Become A Radio Technologist
A radio technologist (also known as a radio or telecommunications technician) programs, maintains, and repairs radio frequency communication networks and equipment. They might need to transport and set up equipment, and they often work with computer software programs to help craft the special-effect sounds for radio programs. As radio equipment and telecommunications tools become more sophisticated, more advanced training is required to become a technologist.
Although some travel might be required, much of the work of a radio technologist takes place in recording studios. Since many radio stations run both day and night, workers often need to put in evening and weekend hours.
|Degree Level||High school diploma or equivalent; postsecondary degree preferred|
|Degree Field(s)||Electronic technology or similar field|
|Licensure/Certification||General Radiotelephone Operator License (PG) often required|
|Training||On-the-job training specific to equipment|
|Salary||$41,780 (2015 median for broadcast and sound engineering technicians)|
'Source: U.S. Bureau of Labor Statistics, (May, 2014)
Obtaining a position as a radio technologist will require a minimum of a high school diploma.

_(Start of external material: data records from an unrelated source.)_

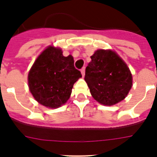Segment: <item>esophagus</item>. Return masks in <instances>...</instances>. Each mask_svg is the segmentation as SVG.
<instances>
[{
	"instance_id": "1",
	"label": "esophagus",
	"mask_w": 157,
	"mask_h": 157,
	"mask_svg": "<svg viewBox=\"0 0 157 157\" xmlns=\"http://www.w3.org/2000/svg\"><path fill=\"white\" fill-rule=\"evenodd\" d=\"M81 73L82 77H84V76H85V67H82V68L81 69Z\"/></svg>"
}]
</instances>
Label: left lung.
I'll use <instances>...</instances> for the list:
<instances>
[{"mask_svg":"<svg viewBox=\"0 0 157 157\" xmlns=\"http://www.w3.org/2000/svg\"><path fill=\"white\" fill-rule=\"evenodd\" d=\"M85 81L95 101L112 106L126 98L133 86V77L126 62L112 49L100 48L90 56Z\"/></svg>","mask_w":157,"mask_h":157,"instance_id":"obj_1","label":"left lung"}]
</instances>
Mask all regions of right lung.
Wrapping results in <instances>:
<instances>
[{
	"label": "right lung",
	"instance_id": "1",
	"mask_svg": "<svg viewBox=\"0 0 157 157\" xmlns=\"http://www.w3.org/2000/svg\"><path fill=\"white\" fill-rule=\"evenodd\" d=\"M82 77L71 55L63 56L59 47L48 45L29 71V90L34 99L48 109H57L70 98L75 82Z\"/></svg>",
	"mask_w": 157,
	"mask_h": 157
}]
</instances>
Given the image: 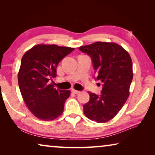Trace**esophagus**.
<instances>
[{"instance_id":"obj_1","label":"esophagus","mask_w":155,"mask_h":155,"mask_svg":"<svg viewBox=\"0 0 155 155\" xmlns=\"http://www.w3.org/2000/svg\"><path fill=\"white\" fill-rule=\"evenodd\" d=\"M72 92L73 94H78L80 93V91H78V90H74V89H72Z\"/></svg>"}]
</instances>
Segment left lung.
I'll list each match as a JSON object with an SVG mask.
<instances>
[{
    "instance_id": "left-lung-1",
    "label": "left lung",
    "mask_w": 155,
    "mask_h": 155,
    "mask_svg": "<svg viewBox=\"0 0 155 155\" xmlns=\"http://www.w3.org/2000/svg\"><path fill=\"white\" fill-rule=\"evenodd\" d=\"M78 49L91 57L96 80L103 85L101 95L88 92L90 99L83 105L84 114L98 123L107 122L118 114L129 96L132 60L125 49L114 42L96 41Z\"/></svg>"
}]
</instances>
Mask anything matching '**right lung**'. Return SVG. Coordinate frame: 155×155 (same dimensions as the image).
Here are the masks:
<instances>
[{
    "mask_svg": "<svg viewBox=\"0 0 155 155\" xmlns=\"http://www.w3.org/2000/svg\"><path fill=\"white\" fill-rule=\"evenodd\" d=\"M74 50L55 44H38L28 50L21 60L18 85L25 104L38 118L49 121L60 116L70 90H61L50 83L57 76V66Z\"/></svg>",
    "mask_w": 155,
    "mask_h": 155,
    "instance_id": "1",
    "label": "right lung"
}]
</instances>
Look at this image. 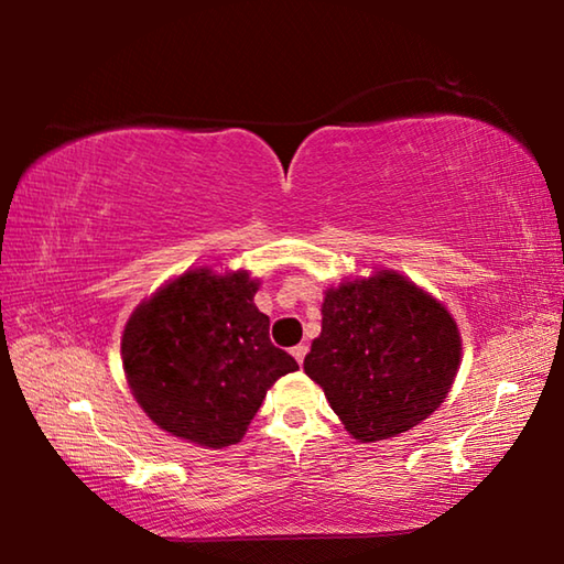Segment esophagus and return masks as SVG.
<instances>
[{
    "label": "esophagus",
    "instance_id": "34e87169",
    "mask_svg": "<svg viewBox=\"0 0 564 564\" xmlns=\"http://www.w3.org/2000/svg\"><path fill=\"white\" fill-rule=\"evenodd\" d=\"M305 352H308V348H305V346H303V343H301V346H293V348H291V356L295 358V362H303V358H305Z\"/></svg>",
    "mask_w": 564,
    "mask_h": 564
}]
</instances>
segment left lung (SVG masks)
<instances>
[{"instance_id": "left-lung-1", "label": "left lung", "mask_w": 564, "mask_h": 564, "mask_svg": "<svg viewBox=\"0 0 564 564\" xmlns=\"http://www.w3.org/2000/svg\"><path fill=\"white\" fill-rule=\"evenodd\" d=\"M321 313L303 370L358 443L405 433L445 403L463 338L435 295L376 269L328 285Z\"/></svg>"}]
</instances>
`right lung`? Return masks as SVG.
<instances>
[{
    "instance_id": "obj_1",
    "label": "right lung",
    "mask_w": 564,
    "mask_h": 564,
    "mask_svg": "<svg viewBox=\"0 0 564 564\" xmlns=\"http://www.w3.org/2000/svg\"><path fill=\"white\" fill-rule=\"evenodd\" d=\"M251 273L196 265L141 301L123 326V376L139 408L178 441L241 443L269 388L299 370L269 338Z\"/></svg>"
}]
</instances>
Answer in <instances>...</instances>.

However, a postsecondary degree in electronic technology or a similar field may be preferred by employers. Many of these positions require licensure, such as the General Radiotelephone Operator License. In this occupation, some on-the-job training is available, especially for skills specific to certain types of equipment.
The U.S. Bureau of Labor Statistics reported that as of May 2015, the median annual salary for broadcast and sound engineering technicians is $41,780.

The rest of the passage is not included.